◆ **WRITTEN REQUEST 1**:
Reproduce everything in the BigQuery ML tutorial from "## Objectives" down to "the BigQuery API.".

# Getting started with BigQuery ML

BigQuery ML enables users to create and execute machine learning models in BigQuery using SQL queries. The goal is to democratize machine learning by enabling SQL practitioners to build models using their existing tools and to increase development speed by eliminating the need for data movement.


## Objectives
In this demo, you use:

+ BigQuery ML to create a binary logistic regression model using the `CREATE MODEL` statement
+ The `ML.EVALUATE` function to evaluate the ML model
+ `bq extract` to export the model to Cloud Storage
+ `gcloud ai-platform models create` to Deploy the model to AI Platform


## Create your dataset

Enter the following code to import the BigQuery Python client library and initialize a client. The BigQuery client is used to send and receive messages from the BigQuery API.

In [57]:
from google.cloud import bigquery
from datetime import datetime

client = bigquery.Client(location="US")

Next, you create a BigQuery dataset to store your ML model. Run the following to create your dataset:

In [None]:
dataset = client.create_dataset("BQML_tutorial")

## Create your model

Next, you create a logistic regression model using the Google Analytics sample
dataset for BigQuery. The model is used to predict whether a
website visitor will make a transaction. The standard SQL query uses a
`CREATE MODEL` statement to create and train the model. Standard SQL is the
default query syntax for the BigQuery python client library.

The BigQuery python client library provides a cell magic,
`%%bigquery`, which runs a SQL query and returns the results as a Pandas
`DataFrame`.

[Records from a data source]
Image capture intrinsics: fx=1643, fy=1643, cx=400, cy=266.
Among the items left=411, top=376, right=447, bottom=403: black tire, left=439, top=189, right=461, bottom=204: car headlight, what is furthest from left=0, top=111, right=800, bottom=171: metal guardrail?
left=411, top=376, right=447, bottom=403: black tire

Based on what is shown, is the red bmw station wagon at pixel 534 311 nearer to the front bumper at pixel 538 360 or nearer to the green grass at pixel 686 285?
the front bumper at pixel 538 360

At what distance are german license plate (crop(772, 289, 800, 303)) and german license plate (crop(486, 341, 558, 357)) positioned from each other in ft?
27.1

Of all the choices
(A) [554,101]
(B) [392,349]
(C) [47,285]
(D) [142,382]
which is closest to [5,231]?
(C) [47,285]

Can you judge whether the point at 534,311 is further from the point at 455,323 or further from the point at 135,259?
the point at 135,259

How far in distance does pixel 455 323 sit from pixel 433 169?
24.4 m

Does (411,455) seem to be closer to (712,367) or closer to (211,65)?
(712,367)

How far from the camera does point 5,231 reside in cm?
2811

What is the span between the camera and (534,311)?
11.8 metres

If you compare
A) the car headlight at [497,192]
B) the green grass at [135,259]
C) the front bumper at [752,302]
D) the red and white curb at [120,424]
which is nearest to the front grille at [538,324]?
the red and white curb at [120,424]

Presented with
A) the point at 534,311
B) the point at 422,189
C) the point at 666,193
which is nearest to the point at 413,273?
--
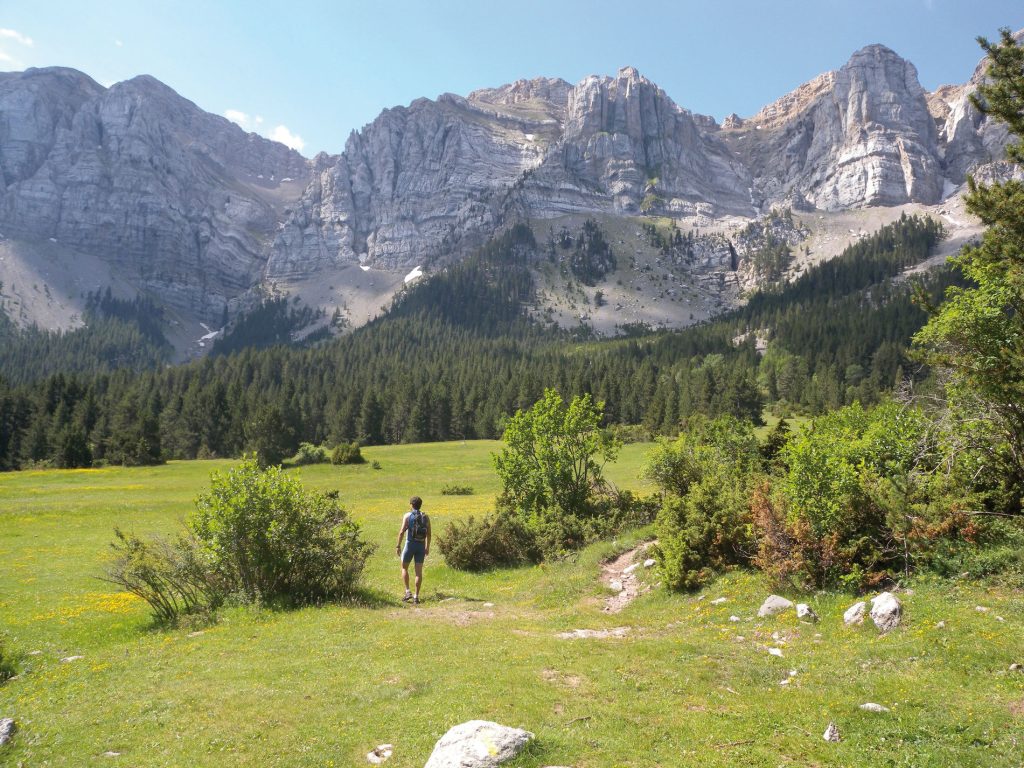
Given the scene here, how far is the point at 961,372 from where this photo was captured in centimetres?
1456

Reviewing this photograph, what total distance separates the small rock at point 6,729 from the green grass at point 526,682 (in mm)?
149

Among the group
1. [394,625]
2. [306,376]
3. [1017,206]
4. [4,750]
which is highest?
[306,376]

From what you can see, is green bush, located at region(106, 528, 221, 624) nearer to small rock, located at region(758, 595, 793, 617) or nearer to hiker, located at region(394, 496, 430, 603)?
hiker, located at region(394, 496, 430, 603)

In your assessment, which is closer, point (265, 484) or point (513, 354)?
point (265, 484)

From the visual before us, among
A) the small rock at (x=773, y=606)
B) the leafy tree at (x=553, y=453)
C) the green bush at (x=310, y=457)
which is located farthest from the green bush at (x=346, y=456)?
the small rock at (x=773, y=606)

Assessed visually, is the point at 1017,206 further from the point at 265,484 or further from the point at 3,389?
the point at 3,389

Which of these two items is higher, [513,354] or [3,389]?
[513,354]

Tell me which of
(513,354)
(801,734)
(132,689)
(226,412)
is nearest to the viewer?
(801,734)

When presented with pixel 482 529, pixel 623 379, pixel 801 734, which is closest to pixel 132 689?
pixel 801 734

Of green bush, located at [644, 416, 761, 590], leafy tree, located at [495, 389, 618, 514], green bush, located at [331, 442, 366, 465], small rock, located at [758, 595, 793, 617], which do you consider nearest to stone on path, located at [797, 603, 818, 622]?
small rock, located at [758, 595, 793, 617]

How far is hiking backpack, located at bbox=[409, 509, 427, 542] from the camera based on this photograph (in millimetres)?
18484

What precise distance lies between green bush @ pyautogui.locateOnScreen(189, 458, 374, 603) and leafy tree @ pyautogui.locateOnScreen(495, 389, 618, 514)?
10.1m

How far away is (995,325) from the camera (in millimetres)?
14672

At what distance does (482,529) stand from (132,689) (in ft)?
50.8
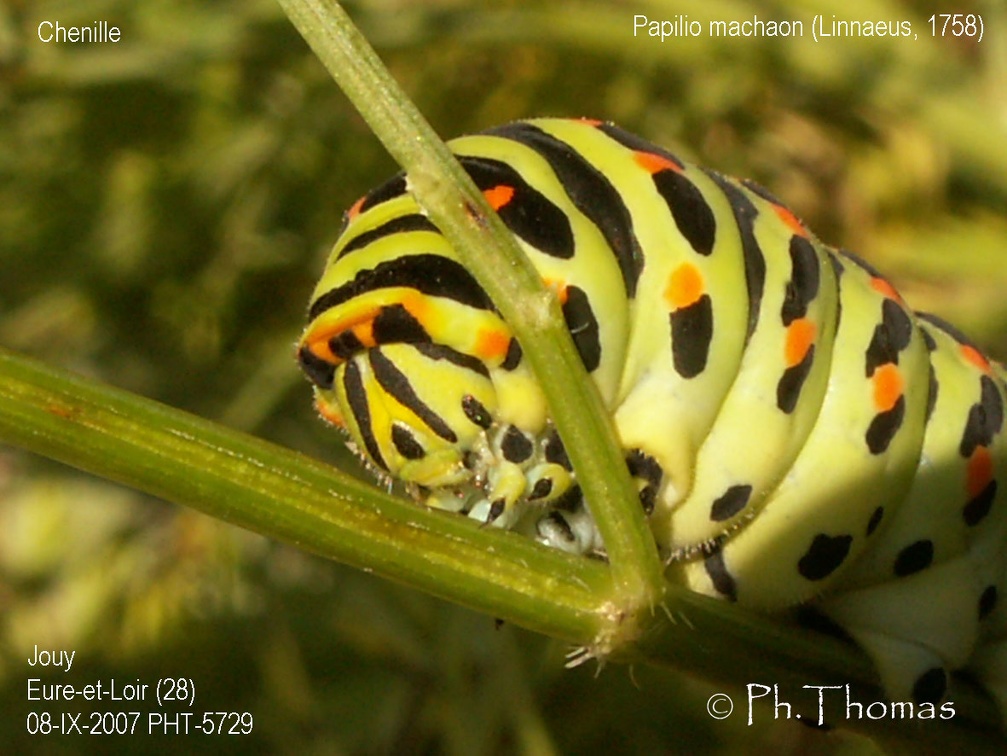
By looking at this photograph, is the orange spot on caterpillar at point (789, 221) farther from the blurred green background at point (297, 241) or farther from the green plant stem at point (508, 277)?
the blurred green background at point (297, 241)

◆ **WRITTEN REQUEST 2**:
In the records, transcribe everything from the line containing "Image capture intrinsics: fx=1643, fy=1643, cx=400, cy=266." down to the line containing "Among the items".

◆ **SOLUTION 1**:
## Objectives
In this demo, you use:

+ BigQuery ML to create a binary logistic regression model using the `CREATE MODEL` statement
+ The `ML.EVALUATE` function to evaluate the ML model
+ `bq extract` to export the model to Cloud Storage
+ `gcloud ai-platform models create` to Deploy the model to AI Platform


## Create your dataset

Enter the following code to import the BigQuery Python client library and initialize a client. The BigQuery client is used to send and receive messages from the BigQuery API.

◆ **SOLUTION 2**:
Image capture intrinsics: fx=1643, fy=1643, cx=400, cy=266.
Among the items left=411, top=376, right=447, bottom=403: black tire, left=439, top=189, right=461, bottom=204: car headlight, what is furthest from left=0, top=111, right=800, bottom=171: metal guardrail?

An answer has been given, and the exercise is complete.